Kirli damacanalar, gizli PKK’lılar
“115 terörist etkisiz hâle getirildi” diyor İçişleri Bakanı İdris Naim Şahin, ardından aynı rakamı Başbakan Recep Tayyip Erdoğan, pazar günü gündüz Çukurca saldırısından sonra bir televizyon kanalında, sebilhane bardakları gibi dizilmiş gazetecilerin karşısında telaffuz ediyor: “Biz iki şehit verdik PKK’lılar 115 ölü...” Devlet erkânının gurur tablosu... Akıl alacak gibi değil ama öyle.

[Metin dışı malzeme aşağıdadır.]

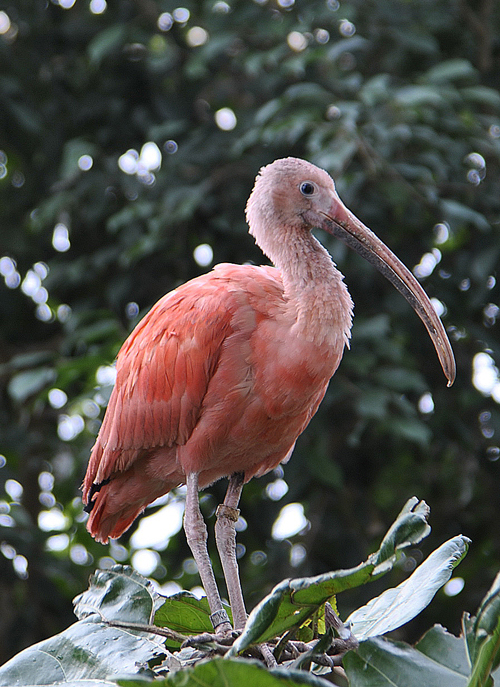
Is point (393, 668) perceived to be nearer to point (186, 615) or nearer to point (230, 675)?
point (230, 675)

Şemdinli’de olup bitenler hakkında kimsenin bir fikri yok, yalnızca yürek soğutmak için rakam söyleniyor.
Öldürmek... Beni en rahatsız eden durum. PKK’lıları öldürmek bir şeyi halletmiyor. Adamlar militan devşirmede sıkıntı çekmiyorlar. Bir ölür, bin diriliriz havasındalar.

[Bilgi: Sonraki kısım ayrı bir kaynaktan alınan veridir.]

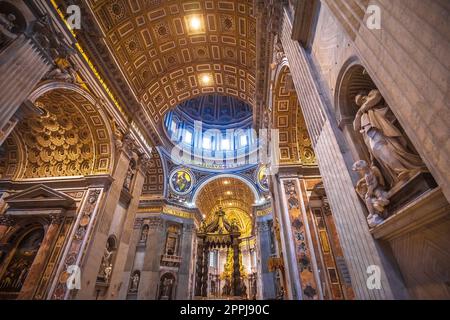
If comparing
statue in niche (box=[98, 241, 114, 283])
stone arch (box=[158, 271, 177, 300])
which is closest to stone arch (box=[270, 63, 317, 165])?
statue in niche (box=[98, 241, 114, 283])

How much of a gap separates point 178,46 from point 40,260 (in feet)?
34.8

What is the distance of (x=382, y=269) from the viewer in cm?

115 rakamı çok büyük. Tek tek saydın mı, yoksa PKK’lıların telsizlerinden bölük pörçük sayıları mı topladın?
Rakamlar yüreklere su serpmez. Biraz düşünürsen öldürmeye yönelik bir savaş, dehşet verici...
İki gün sonra cesetler ailelerine teslim edildiğinde karşınıza çıkacak manzarayı düşünebiliyor musunuz!

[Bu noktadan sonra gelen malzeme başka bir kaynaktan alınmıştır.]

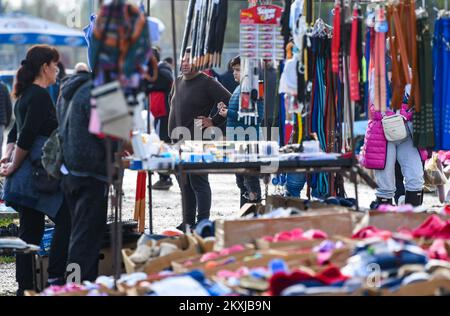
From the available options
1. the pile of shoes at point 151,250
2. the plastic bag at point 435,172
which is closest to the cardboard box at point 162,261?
the pile of shoes at point 151,250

Hep soruyorum... Siz hiç sosyoloji okumadınız mı? Acılar insanları kenetler.
1992’de Cizre’de cenazelerin ailelere teslimi, kitle hareketlerini başlatmıştır.
Devlet, kendi eliyle kendi kuyusunu kazıyor: Alın cenazelerinizi, istediğiniz töreni yapın, demeye getiriyor. Kışkırtıcılar alabildiğine kalabalık toplamak için hane hane dolaşacaklar... Yarı tehdit, yarı aidiyet duygusunu kamçılamayla istemeyenleri bile sokağa dökecekler. Kalabalık arasında herkes aynı hissin zebunu olup çıkar. Tam PKK’nın arzu ettiği görüntü...
***
Pazar günü sabah dokuzdan başlayarak gece yarısına kadar bütün haber kanallarını dolaştım... Arada dönüp Başbakan’ı dinledim...
Çukurca baskını üzerine “uzmanlar” konuşturuldu. Kimileri karşı karşıya getirildi, güya tartıştırıldı. O kadar konuşan insanlar içinde tek isim öne çıktı: Yeditepe Üniversitesi’nden Prof. Dr. Mesut Hakkı Caşın. Birçok kanalda onu gördüm... En gerçekçi Prof. Dr. Caşın idi. Muhtemelen hükûmetten de destek gören bir strateji kuruluşunun başına getirilmiş Doç. Dr. Mehmet Yaygın gibi, hem nalına hem mıhına vurup sonra PKK’ya yontan tiplere rapor hazırlattıranlar (Cumhurbaşkanı Abdullah Gül’ün siparişini hatırlatayım), acaba Prof. Dr. Mesut Hakkı Caşın’a hiç akıl danıştılar mı? Ondan bir rapor istediler mi?
***
Recep T. Erdoğan, PKK’ya destek veren basın-yayın organlarından şikâyetçiydi... Bir gün önce, Ülke TV’de, AKP milletvekili Şamil Tayyar, araya “Ergenekon” katarak işi bulandırsa da, PKK destekçisi gazeteleri ve bazı köşe yazarlarını tek tek söyledi.
Türkiye bölünmek isteniyor, her gün evlere kor düşüyor... PKK paralelinde yazanlar ne Dışişleri Bakanı’nın, ne Cumhurbaşkanı’nın, ne Başbakan’ın uçağına alınmalı, ne de itibar edilmelidir.
Kirli damacanaları açıklayan hükûmet, basın yayın organlarındaki “PKK tetikçileri”ni de açıklamalıdır!